## Dataset entries
Segment Open

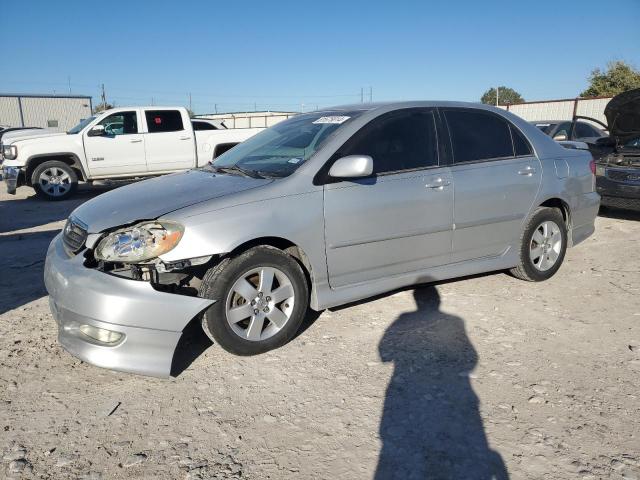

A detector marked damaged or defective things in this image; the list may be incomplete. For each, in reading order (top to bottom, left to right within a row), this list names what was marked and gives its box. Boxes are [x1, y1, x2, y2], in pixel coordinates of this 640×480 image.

damaged bumper [45, 234, 215, 376]
cracked headlight [95, 221, 185, 262]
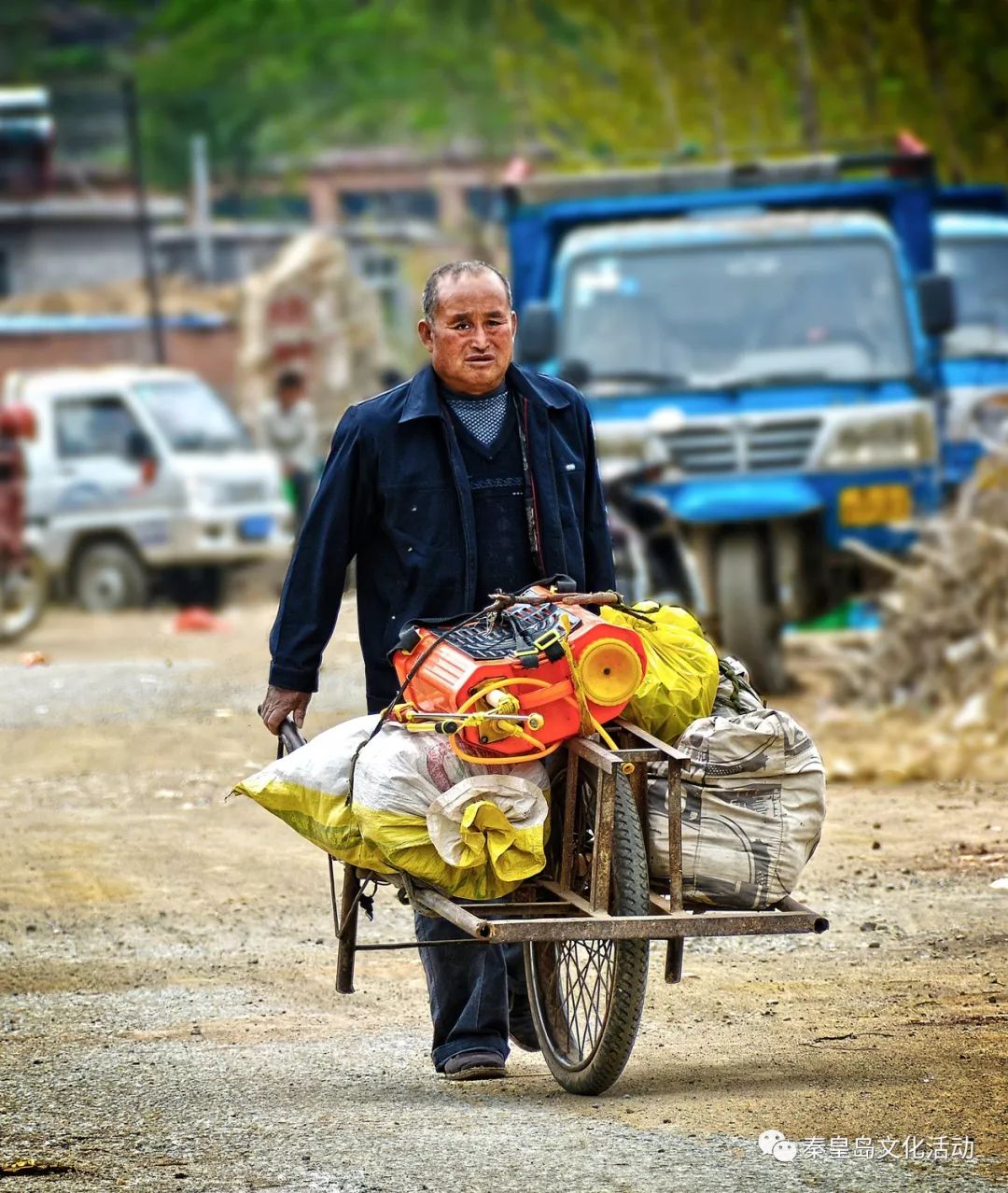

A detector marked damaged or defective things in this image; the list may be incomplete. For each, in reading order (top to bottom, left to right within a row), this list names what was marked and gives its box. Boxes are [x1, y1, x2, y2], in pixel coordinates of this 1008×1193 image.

rusty metal bar [558, 739, 575, 891]
rusty metal bar [589, 768, 615, 906]
rusty metal bar [336, 868, 359, 997]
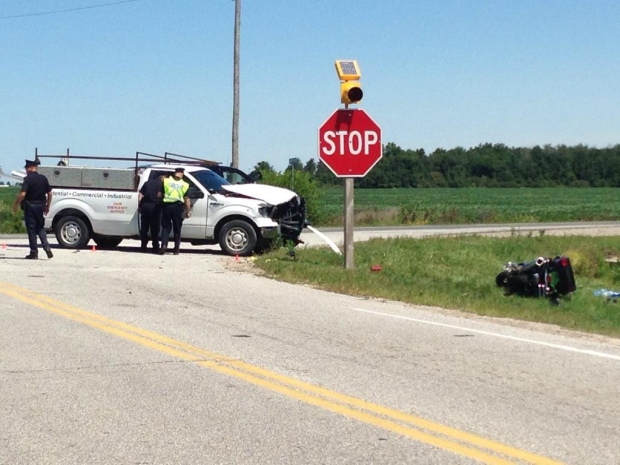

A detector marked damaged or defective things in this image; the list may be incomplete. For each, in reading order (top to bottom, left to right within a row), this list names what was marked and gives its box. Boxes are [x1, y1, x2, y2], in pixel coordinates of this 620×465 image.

damaged white pickup truck [29, 153, 306, 256]
crashed motorcycle [494, 256, 576, 302]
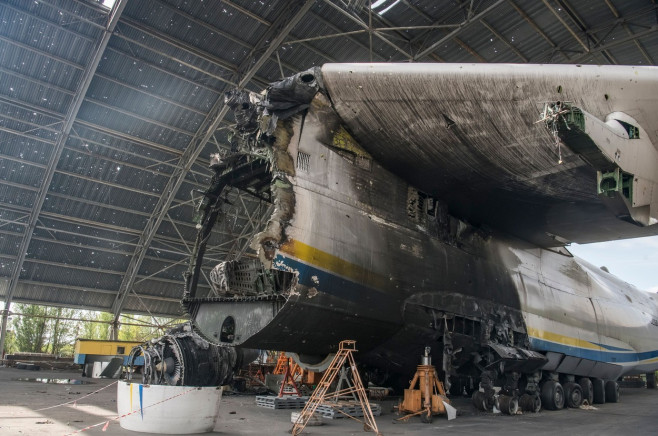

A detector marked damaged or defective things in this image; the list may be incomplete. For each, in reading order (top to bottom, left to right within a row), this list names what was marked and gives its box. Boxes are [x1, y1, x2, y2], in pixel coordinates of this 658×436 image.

damaged cargo airplane [133, 63, 656, 414]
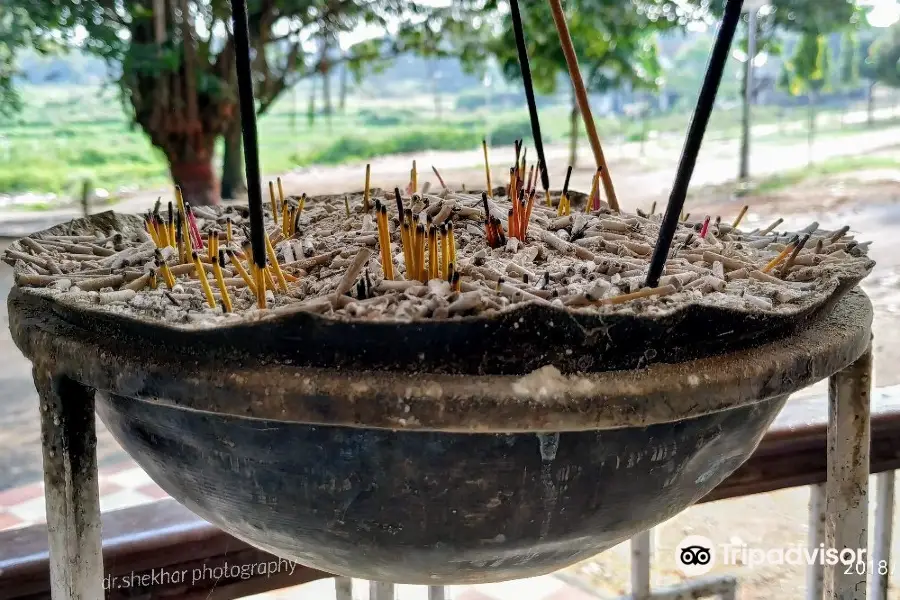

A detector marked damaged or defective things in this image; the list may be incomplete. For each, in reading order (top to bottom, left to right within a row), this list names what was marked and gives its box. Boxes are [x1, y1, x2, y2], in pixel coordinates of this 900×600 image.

rusted metal leg [33, 366, 103, 600]
rusted metal leg [336, 576, 354, 600]
rusted metal leg [628, 528, 652, 596]
rusted metal leg [804, 482, 828, 600]
rusted metal leg [828, 346, 868, 600]
rusted metal leg [868, 474, 888, 600]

Segment Closed

A picture-free version of all the records, repeated exactly, is what to return.

## Answer to this task
A detector marked damaged or defective things in this image; the list may be incomplete. For each, in reading order (top to bottom, left to right within a row), this list names what was marked and gives its box. Boxes are [x1, y1, x2, y2], in pixel coordinates of this 640×480 image.

damaged bumper [45, 234, 215, 376]
cracked headlight [95, 221, 185, 262]

A detector marked damaged or defective things in this image; the list may be incomplete. For each, in reading order (top to bottom, left to right within a row), this list names what was marked and gives its box. Boxes are [x1, y1, x2, y2], in pixel coordinates of this 1008×1193 image.

rusty metal bar [558, 739, 575, 891]
rusty metal bar [589, 768, 615, 906]
rusty metal bar [336, 868, 359, 997]

A detector marked damaged or defective things in this image; the list may be incomplete. For each, in reading order (top to bottom, left to right within a row), this list names what was marked and gives its box. Boxes are [x1, y1, x2, y2], in pixel coordinates of this 620×465 image.

damaged white pickup truck [29, 153, 306, 256]
crashed motorcycle [494, 256, 576, 302]

A detector marked damaged or defective things in this image; the list may be incomplete. For each, in reading order (top to bottom, left to right within a row), this list names what was marked and gives its box. Boxes are [x1, y1, x2, y2], in pixel coordinates of this 658×436 image.

damaged cargo airplane [133, 63, 656, 414]

A detector marked damaged or defective things in this image; the list may be incomplete. For each, in reading order (top to bottom, left to right within a row), this list names what was marked and gives its box. Boxes are [x1, y1, x2, y2], in pixel coordinates of this 900×600 image.

rusted metal leg [33, 366, 103, 600]
rusted metal leg [336, 576, 354, 600]
rusted metal leg [628, 528, 652, 596]
rusted metal leg [804, 482, 828, 600]
rusted metal leg [828, 346, 868, 600]
rusted metal leg [868, 474, 888, 600]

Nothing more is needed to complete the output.